Copy these lines with every "yellow stadium seat" changed to "blue plastic seat", leaving everything else as it is.

* [Materials provided]
****************
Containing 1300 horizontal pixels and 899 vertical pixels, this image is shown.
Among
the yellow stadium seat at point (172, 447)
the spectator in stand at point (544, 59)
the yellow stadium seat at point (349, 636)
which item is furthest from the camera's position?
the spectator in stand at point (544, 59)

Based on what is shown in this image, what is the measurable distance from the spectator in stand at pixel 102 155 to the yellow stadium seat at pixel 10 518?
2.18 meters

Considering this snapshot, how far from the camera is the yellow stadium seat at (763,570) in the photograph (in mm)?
****************
* [Result below]
Containing 1300 horizontal pixels and 899 vertical pixels, this image is shown.
Among
the blue plastic seat at point (172, 447)
the spectator in stand at point (544, 59)
the blue plastic seat at point (349, 636)
which item is furthest from the camera's position?
the spectator in stand at point (544, 59)

Based on what is shown in this image, what is the measurable distance from the spectator in stand at pixel 102 155 to the blue plastic seat at pixel 10 518?
2.18 meters

Considering this snapshot, how far from the camera is the blue plastic seat at (763,570) in the photograph (in mm)?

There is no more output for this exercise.